Wyszliśmy spod płaszcza Gogola

Wiarę praktykowano w ukryciu. Ludzie po prostu się bali i ten strach prześladował ich już do końca życia. W dzieciństwie i młodości dużo czytałem. Znosiłem do domu wiele książek, także w języku polskim. Moja mama była przerażona. Życie Duchowe, 56/2008



Co się stało z Pańskim dziadkiem?

Najpierw przebywał w więzieniu w Pietropawłowsku, a następnie został przewieziony do Akmolińska. Moja matka kilka razy chciała go odwiedzić, zobaczyć się z nim, ale jej nie pozwolono. Mogła tylko zostawić dla niego paczkę. W domowym archiwum mam dokument rehabilitacyjny dziadka. Jest tam napisane, że Andrzejewski Michajłowicz Andrzej, aresztowany 18 grudnia 1941 roku przez organa NKWD za działalność kontrrewolucyjną, został skazany 3 czerwca 1942 roku na karę dziesięciu lat pozbawienia wolności. Nie do końca jednak można ufać tym dokumentom.

* * * * *

◆ Treść zadania:
Przepisz fragment tekstu od słów „Co się stało” aż do słów „ufać tym dokumentom.” włącznie, zastępując „paczkę” przez „list”.

* * * * *

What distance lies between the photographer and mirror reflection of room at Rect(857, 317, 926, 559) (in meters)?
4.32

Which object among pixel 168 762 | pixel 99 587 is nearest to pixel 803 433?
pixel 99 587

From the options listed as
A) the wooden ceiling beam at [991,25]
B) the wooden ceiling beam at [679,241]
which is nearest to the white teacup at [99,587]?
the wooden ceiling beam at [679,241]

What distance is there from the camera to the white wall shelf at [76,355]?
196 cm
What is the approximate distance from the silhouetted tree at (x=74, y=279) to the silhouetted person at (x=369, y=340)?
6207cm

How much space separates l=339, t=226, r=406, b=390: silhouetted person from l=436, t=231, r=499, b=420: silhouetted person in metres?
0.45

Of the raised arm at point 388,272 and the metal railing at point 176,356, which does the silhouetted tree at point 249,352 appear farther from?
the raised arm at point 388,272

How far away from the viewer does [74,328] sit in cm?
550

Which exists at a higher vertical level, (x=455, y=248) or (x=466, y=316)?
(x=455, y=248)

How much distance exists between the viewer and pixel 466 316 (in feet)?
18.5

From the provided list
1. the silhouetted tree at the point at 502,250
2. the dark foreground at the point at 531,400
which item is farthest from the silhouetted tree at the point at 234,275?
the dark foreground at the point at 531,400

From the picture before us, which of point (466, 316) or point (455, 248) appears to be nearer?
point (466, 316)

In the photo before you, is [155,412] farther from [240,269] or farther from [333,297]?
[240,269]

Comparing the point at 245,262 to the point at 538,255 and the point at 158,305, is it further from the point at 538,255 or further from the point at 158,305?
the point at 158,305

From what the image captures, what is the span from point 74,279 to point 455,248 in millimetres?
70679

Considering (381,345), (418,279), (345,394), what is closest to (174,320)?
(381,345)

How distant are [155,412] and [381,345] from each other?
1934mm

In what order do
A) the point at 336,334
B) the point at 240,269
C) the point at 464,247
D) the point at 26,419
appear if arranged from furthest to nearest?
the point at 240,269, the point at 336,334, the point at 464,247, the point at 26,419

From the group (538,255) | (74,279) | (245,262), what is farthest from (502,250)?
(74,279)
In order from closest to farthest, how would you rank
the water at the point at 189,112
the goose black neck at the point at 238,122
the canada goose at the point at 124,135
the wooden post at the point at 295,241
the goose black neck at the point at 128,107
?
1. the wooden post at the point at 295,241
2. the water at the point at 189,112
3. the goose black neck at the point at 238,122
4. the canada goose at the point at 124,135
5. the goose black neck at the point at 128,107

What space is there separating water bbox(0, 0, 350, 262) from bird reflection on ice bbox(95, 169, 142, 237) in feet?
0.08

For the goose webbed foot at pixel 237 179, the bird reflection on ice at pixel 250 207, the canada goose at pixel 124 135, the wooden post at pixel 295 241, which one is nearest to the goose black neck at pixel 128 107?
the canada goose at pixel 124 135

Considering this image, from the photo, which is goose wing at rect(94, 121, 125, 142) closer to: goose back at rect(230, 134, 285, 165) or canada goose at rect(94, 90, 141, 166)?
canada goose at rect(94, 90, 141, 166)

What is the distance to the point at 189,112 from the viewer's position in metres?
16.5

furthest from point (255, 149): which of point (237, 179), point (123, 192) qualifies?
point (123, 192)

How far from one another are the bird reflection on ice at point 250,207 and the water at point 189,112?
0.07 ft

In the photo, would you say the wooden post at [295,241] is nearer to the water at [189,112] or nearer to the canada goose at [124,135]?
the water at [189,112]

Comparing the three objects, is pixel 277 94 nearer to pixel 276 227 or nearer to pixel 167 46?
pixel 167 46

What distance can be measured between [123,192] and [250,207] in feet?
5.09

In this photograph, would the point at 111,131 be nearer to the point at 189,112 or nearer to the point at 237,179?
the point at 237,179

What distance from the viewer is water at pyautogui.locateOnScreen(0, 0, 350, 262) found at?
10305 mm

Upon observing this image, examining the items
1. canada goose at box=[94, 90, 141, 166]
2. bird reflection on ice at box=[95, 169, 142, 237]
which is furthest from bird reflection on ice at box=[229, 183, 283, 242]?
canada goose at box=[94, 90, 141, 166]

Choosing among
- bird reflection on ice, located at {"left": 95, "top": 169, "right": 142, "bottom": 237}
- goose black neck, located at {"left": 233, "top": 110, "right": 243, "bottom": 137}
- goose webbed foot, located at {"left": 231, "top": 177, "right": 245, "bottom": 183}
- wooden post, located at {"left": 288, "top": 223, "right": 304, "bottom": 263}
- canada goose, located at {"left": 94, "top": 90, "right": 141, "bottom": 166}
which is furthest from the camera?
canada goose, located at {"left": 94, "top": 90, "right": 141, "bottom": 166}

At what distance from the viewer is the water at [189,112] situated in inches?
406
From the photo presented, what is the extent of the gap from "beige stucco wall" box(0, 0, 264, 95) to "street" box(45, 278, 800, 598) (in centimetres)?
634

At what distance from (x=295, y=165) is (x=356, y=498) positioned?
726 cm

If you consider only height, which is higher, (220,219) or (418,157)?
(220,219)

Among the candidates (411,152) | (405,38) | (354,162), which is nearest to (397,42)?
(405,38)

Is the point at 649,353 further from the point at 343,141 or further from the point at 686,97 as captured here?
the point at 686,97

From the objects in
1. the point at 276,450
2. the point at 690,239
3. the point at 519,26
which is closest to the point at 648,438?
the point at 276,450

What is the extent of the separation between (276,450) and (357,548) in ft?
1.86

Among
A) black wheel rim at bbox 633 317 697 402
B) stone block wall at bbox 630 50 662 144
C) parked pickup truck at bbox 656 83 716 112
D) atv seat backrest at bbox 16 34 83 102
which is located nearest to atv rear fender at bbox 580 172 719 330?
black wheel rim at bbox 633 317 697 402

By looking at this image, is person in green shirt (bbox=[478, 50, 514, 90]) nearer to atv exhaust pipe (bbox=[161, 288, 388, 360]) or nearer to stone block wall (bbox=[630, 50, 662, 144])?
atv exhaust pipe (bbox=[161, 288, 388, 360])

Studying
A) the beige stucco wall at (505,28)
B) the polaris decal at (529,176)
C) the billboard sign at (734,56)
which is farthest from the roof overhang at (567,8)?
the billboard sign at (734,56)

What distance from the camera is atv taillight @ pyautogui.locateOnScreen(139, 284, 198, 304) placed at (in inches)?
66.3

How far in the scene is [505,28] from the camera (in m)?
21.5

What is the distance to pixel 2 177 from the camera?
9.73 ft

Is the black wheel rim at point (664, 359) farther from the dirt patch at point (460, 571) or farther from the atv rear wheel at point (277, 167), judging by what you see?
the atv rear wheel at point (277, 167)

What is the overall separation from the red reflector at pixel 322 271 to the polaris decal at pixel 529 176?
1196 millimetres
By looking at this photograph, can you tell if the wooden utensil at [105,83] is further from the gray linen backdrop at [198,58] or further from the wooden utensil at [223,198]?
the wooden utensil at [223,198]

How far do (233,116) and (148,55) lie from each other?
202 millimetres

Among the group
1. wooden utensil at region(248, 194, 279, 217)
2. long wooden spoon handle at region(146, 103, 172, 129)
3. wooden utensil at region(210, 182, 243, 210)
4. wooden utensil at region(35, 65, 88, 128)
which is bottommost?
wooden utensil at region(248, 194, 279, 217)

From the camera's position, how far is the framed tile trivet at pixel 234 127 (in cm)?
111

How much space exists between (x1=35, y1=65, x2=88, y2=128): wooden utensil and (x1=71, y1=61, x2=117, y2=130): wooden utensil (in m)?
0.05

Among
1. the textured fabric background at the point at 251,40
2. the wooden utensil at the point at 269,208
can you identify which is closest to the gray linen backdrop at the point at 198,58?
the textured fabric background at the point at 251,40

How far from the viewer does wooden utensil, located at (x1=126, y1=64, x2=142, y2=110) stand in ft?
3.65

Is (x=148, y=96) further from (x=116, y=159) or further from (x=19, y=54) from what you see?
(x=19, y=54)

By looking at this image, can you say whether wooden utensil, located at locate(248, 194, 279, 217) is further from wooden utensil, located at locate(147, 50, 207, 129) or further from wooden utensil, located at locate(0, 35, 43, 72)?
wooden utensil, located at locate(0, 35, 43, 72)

* * * * *

◆ Rozwiązanie:
Co się stało z Pańskim dziadkiem?

Najpierw przebywał w więzieniu w Pietropawłowsku, a następnie został przewieziony do Akmolińska. Moja matka kilka razy chciała go odwiedzić, zobaczyć się z nim, ale jej nie pozwolono. Mogła tylko zostawić dla niego list. W domowym archiwum mam dokument rehabilitacyjny dziadka. Jest tam napisane, że Andrzejewski Michajłowicz Andrzej, aresztowany 18 grudnia 1941 roku przez organa NKWD za działalność kontrrewolucyjną, został skazany 3 czerwca 1942 roku na karę dziesięciu lat pozbawienia wolności. Nie do końca jednak można ufać tym dokumentom.